After the publication of the raodmap of Delphi (see my second-last post), there are been a flur of thoughts in the Delphi community. Among others, Allen Bauer in his blog post [Passionate producers = passionate consumers] and Nick Hodges in two posts [Allen makes me swoon] and [Dignity is Deadly] have covered a few relevant points. Some of the readers comments to these posts and other blog posts have provided further insight. Let me recap some of the ideas (in my own words):

  • In trying to be professional to enter the high-end consulting and enterprise market, Borland has lost its barbarian attitude of the early days. This might be OK for selling ALM and Together, but not for selling Delphi to its dedicated (or should I say devoted) community.
  • Delphi is not an IDE, like JBuilder. Sell the Delphi compiler with no libraries as a VS add-in, and you've killed it. Sell an IDE with a compiler with no libraries, and you've killed it. Sell IDE + libraries + compiler but loose the community (say, with buggy ALM-driven products), and you risk of killing it as well. The community is an integral prt of the Delphi experience, as I metnioned in my Why Delphi entry introducing this blog.
  • Delphi is a passion, not only a business. This has been hardly understood by any Borland CEO after Philippe Kahn (which was there before the Delphi days, but shipped Delphi version -8.0, that is Turbo Pascal). And marketing rarely addressed this, with the exclusion of some recent operations like the delphi super heros... (see Jason Vokes blog).
  • In a separate discussion I've had recently, I noticed how the Delphi community is getting older and older in age. Few young developers join it.
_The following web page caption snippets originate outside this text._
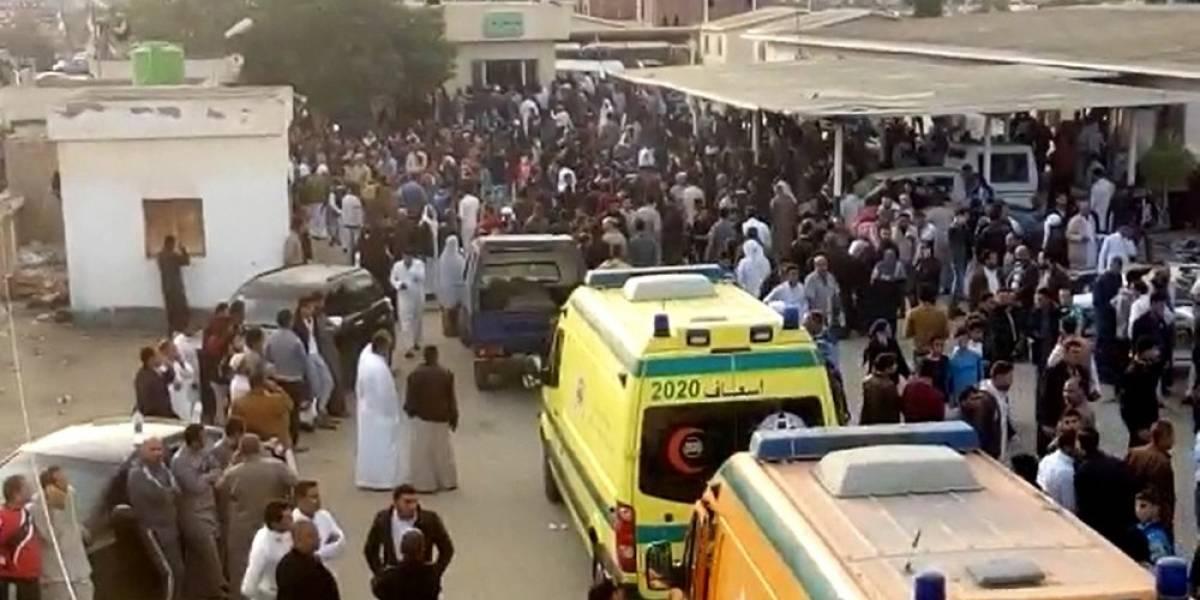 Ocho personas condenadas a muerte en Egipto por el asesinato de un policía y un soldado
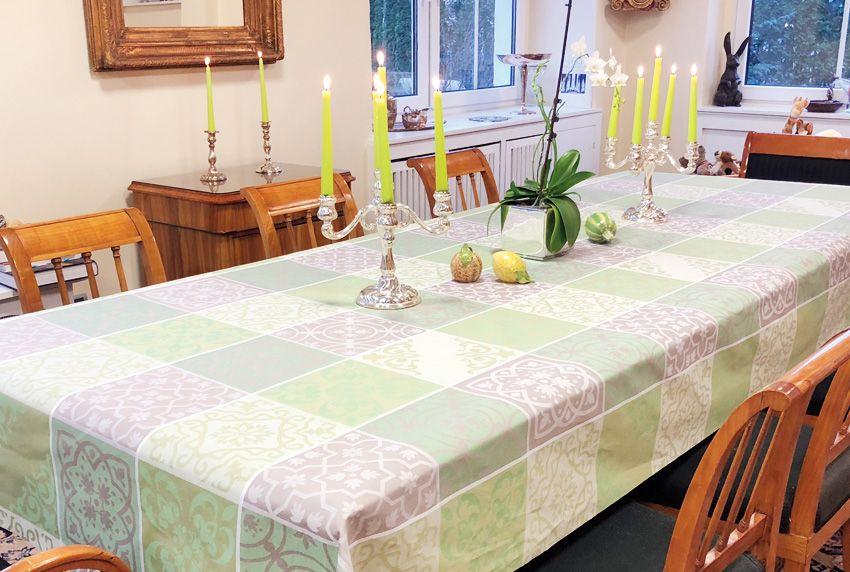 Wachstuch ist an Farbenpracht und Motivvielfalt kaum zu überbieten - dieser Tischbelag ist als passgenaue Tischdecke oder Meterware lieferbar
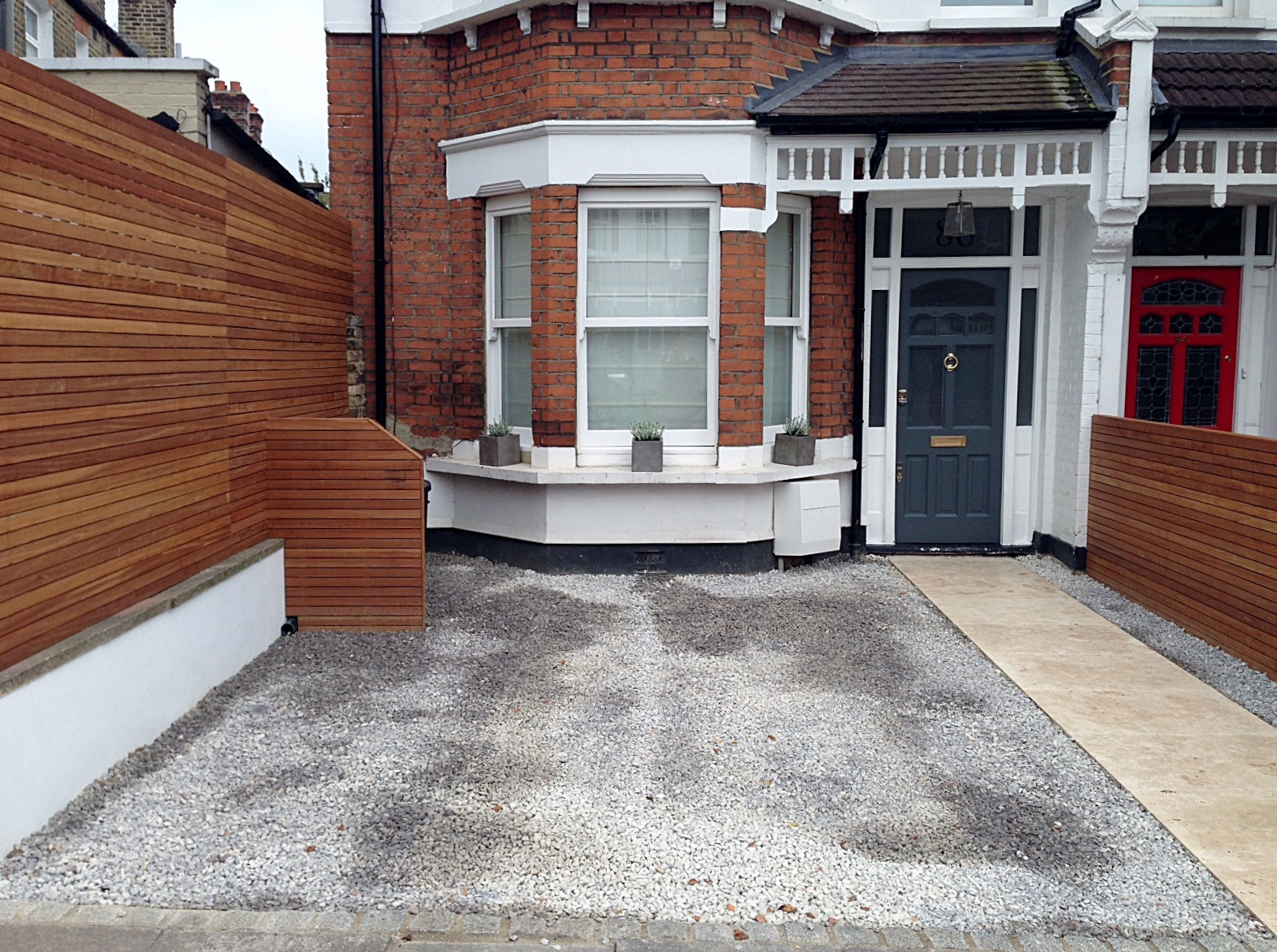 front garden drivewat gravel travertine paving path hardwood privacy screen trellis tooting london (3)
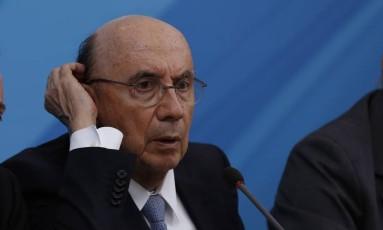 O ministro da Fazenda, Henrique Meirelles, durante entrevista coletiva Foto: Michel Filho / Agência O Globo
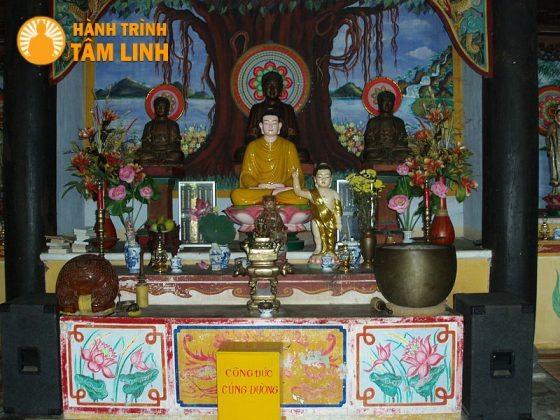 Chánh điện chùa Hải Tạng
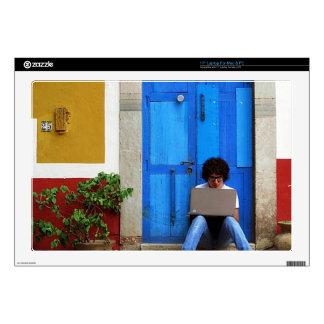 Muchacho azul de la puerta 43,2cm portátil calcomanía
Now, what could be done about these issues? As I posted to Allen's blog:

Borland should shepard and help building this community, help the Delphi -related open source projects in any possible way (like you are doing with fastmm, fastcode...), keep the community gurus in the business loop (I seems to be unable even to be a formal Borland partner, these days, and that's not just me): with the last printed magazine going online only Borland needs to put effort (and money) into this!

Let me expand on this a little. It is true Borland has its BDN site, which is nice, but the amount of information published could be better if Borland had more people looking after it and more money. I remember I was involved when it started and there was a dedicated editor, a team of authors providing weekly articles, and more. Now there is handly a person of the small DevRel team for it. Too little (even the DevRel team is doing a lot with so little).

Community involvement via open source projects is now getting back with FastCode and FastMM, but many other communities have been somewhat abandoned (JEDI, to mention one). It is true that not every project is worth being pushed and some communities see a reduced anhusiams, but the involvement in an open source Delphi project is and would be a great community building tool. Another are the newsgroups, but these have always been superb in Borland's history, from the CompuServe forums (mentioning which I'm revealing my age) to the current newsgroups. Also thanks for TeamBers. I see the same community involvement in the Italian Delphi newsgroup I help running.

Another isssue, related with the age problem (but not only) is the lack of distribution of a free or entry level version of Delphi. Make it a GPL-only (all the project you build with it must be free and come with full public source) or use any other constraint (but not the silly ones, like removing a few components people can find for free), but let any developer in the world and any It student have a legal copy of Delphi for free or a very small fee, to play with and to help in open source projects. Borland is the company that was started by a crazy guy who sold a pascal compiler for 50$ , a quarter of the price of its most known competitor (Microsoft), providing a better tool. MS Pascal is now long forgotten...

Finally, the keep the gurus in the loop might seem a self-interesting recommandation and it is indeed. If it wasn't for the passion me and most other Delphi gurus would have moved elsewhere. I've started training on Delphi a few months after it was released, and I've never been able to be a formal Borland training partner: but Cary Jensen or Bob Swart (just to mention two others) are in a similar situation. Is Borland making money with its Delphi training program? I really doubt. If they are not making money, why they keep stumping on the feet of their best friends? This is a mistery I'll never fully understand.

Now the Delphi Magazine is becoming an online publishtion, the last two versions of Delphi have seen a book each in the US market... I'd be worried and would try to invert this trend. Now that we need more printed material. Online is equally OK. But the problem is that if I browse the last (still on paper) issue of the Delphi Magazine I see no (zero, zilch, nada) Borland ad! And this is the only printed Delphi magazine left in the world, AFAIK! I have 3,000 pages of Delphi material I'm sitting on: If BDN makes me a good offer they'll probably use a yearly budget!
Well, you can see from this post. I'm getting passionate as well... it is a passion for Delphi and for its community, in which I have countless friends. We live in a Delphi world!